Each approach has some pros and cons:
* Clarity in writing definition
* Definition amenability to being interrogated: "Which servers are in role X ? What roles does server Y serve ?"
In some cases, like you've mentioned, the mapping may be implicitly available via consistent naming of your nodes.
In salt, between environments, grains (automatic and custom), pillars, nodegroups, and jinja templating+variables+looping, there are many ways to explicitly define mappings. The "best" way depends on your requirements.
I have a similar use case in my installation - an ad serving infrastructure - where there are many servers, many roles (delivery, assets, bidders, apps, dbs, etc..) that require provisioning asymmetrically over the servers, as well as a few "super-roles" that are composed of other roles (think role "delivery-all" composed of role "delivery-customer1 and "delivery-customer1")
When choosing my solution, my criteria were:
* Having a single authoritative source for the definitions
* No duplication, within salt or outside it
* Being able to target to all servers in role R
* In the commandline for one-off runs
* In the state for provisioning
* In the pillars for secret visibility
* Given server S, provision onto it all assigned roles
* Provision configuration "about the role" to external systems (app config, data ETL, monitoring), including list of servers in role
* Said configuration must include list of servers in role independent of their current reachability
Based on the above, I decided to stick to 1 environment (base) and no custom grains (not deterministic during server unreachability).

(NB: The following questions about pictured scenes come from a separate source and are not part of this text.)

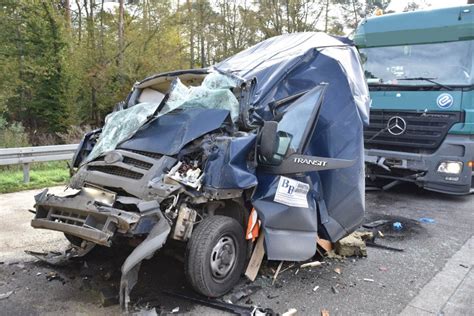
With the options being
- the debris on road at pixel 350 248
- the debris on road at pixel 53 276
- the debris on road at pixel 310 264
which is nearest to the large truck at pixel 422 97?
the debris on road at pixel 350 248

My current solution for a medium-sized test cluster, as it stands now after a few iterations, is as follows:
* Define role attributes as pillars:
* pillar["roles"]["foo"]["confkey1"] = "confval1"
* Define servers serving a given role as a nodegroup:
* nodegroup "servers_role_foo": L@server1,server2,server3,server4,server5
* Define super-roles as compositions of other nodegroups:
* nodegroup "servers_role_bar": N@servers_role_bar1 or N@servers_role_bar2
* States topfile targets a role nodegroup and points it to a dedicated state for the role:
'servers_role_foo':
- match: nodegroup
- role_foo
* role_foo state simply invokes the needed steps to setup that role on the current server running it
* State that provisions info *about* a role, such as to nagios monitoring for example, does this:
* {% set servers = pillar["master"]["nodegroups"]["servers_role_foo"].split("@")[1].split(",") %}
* It's not pretty and fragile (doesn't check L@, or spaces between commas, etc - it's a working proof-of-concept at the moment - ideally I'd use a salt method to unpack the nodegroup definition)
… and the above (medium-complexity in my opinion) satisfies all my requirements. I've actually simplified the above slightly, as I have 1 more layer of indirection (many "roles" are duplicates save for their config keys, so that's handled with some looping etc..), but the basics above stay the same.
I hope it helps you evaluate your solution, which may end up being much simpler than the above if you have fewer requirements.
I'd love to hear from others who have tackled similar architectures in salt.